Given records –
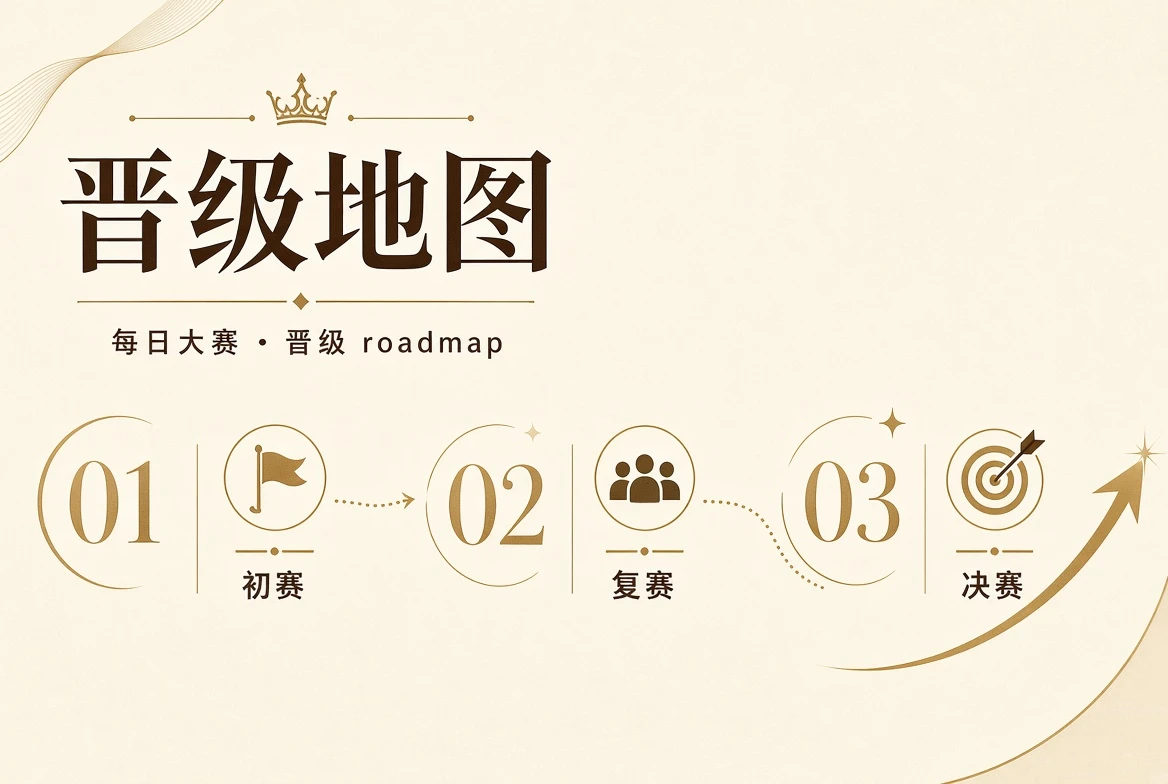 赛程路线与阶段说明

--

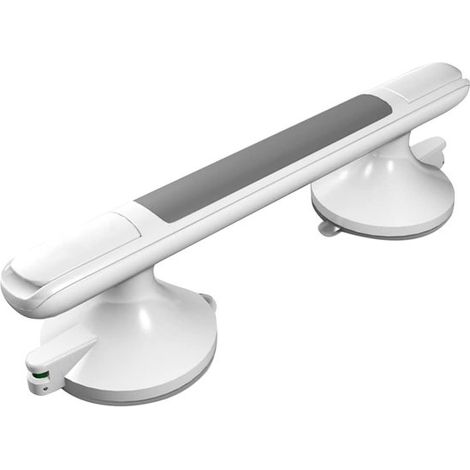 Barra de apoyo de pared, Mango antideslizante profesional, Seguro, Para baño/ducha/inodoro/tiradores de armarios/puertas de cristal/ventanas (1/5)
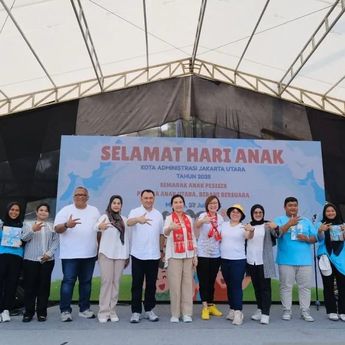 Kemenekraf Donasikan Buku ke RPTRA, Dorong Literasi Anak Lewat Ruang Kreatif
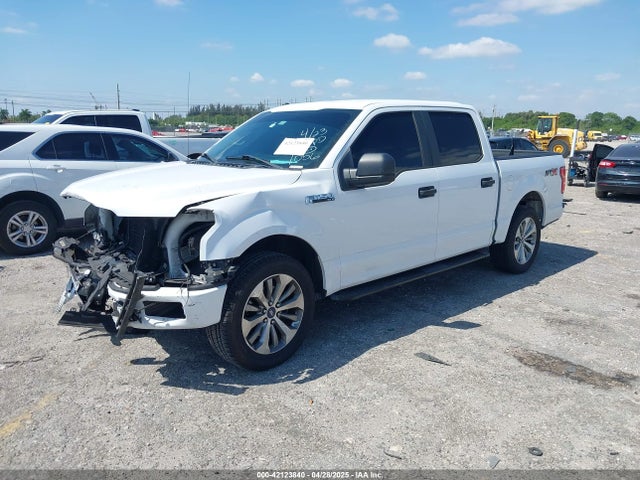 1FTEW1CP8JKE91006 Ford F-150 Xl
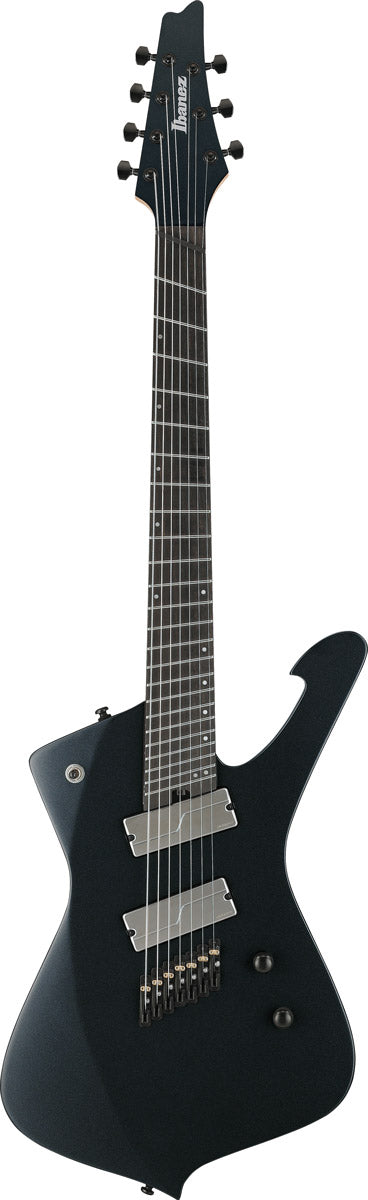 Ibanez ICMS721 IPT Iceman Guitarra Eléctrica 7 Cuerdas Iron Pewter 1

Task to complete – The lines above starting at the one that holds "Barra de apoyo" and ending at the one that holds "Ibanez ICMS721 IPT" are to be written out exactly, ends included, and no pictures are to be copied.

Response to this exercise –
 Barra de apoyo de pared, Mango antideslizante profesional, Seguro, Para baño/ducha/inodoro/tiradores de armarios/puertas de cristal/ventanas (1/5)
 Kemenekraf Donasikan Buku ke RPTRA, Dorong Literasi Anak Lewat Ruang Kreatif
 1FTEW1CP8JKE91006 Ford F-150 Xl
 Ibanez ICMS721 IPT Iceman Guitarra Eléctrica 7 Cuerdas Iron Pewter 1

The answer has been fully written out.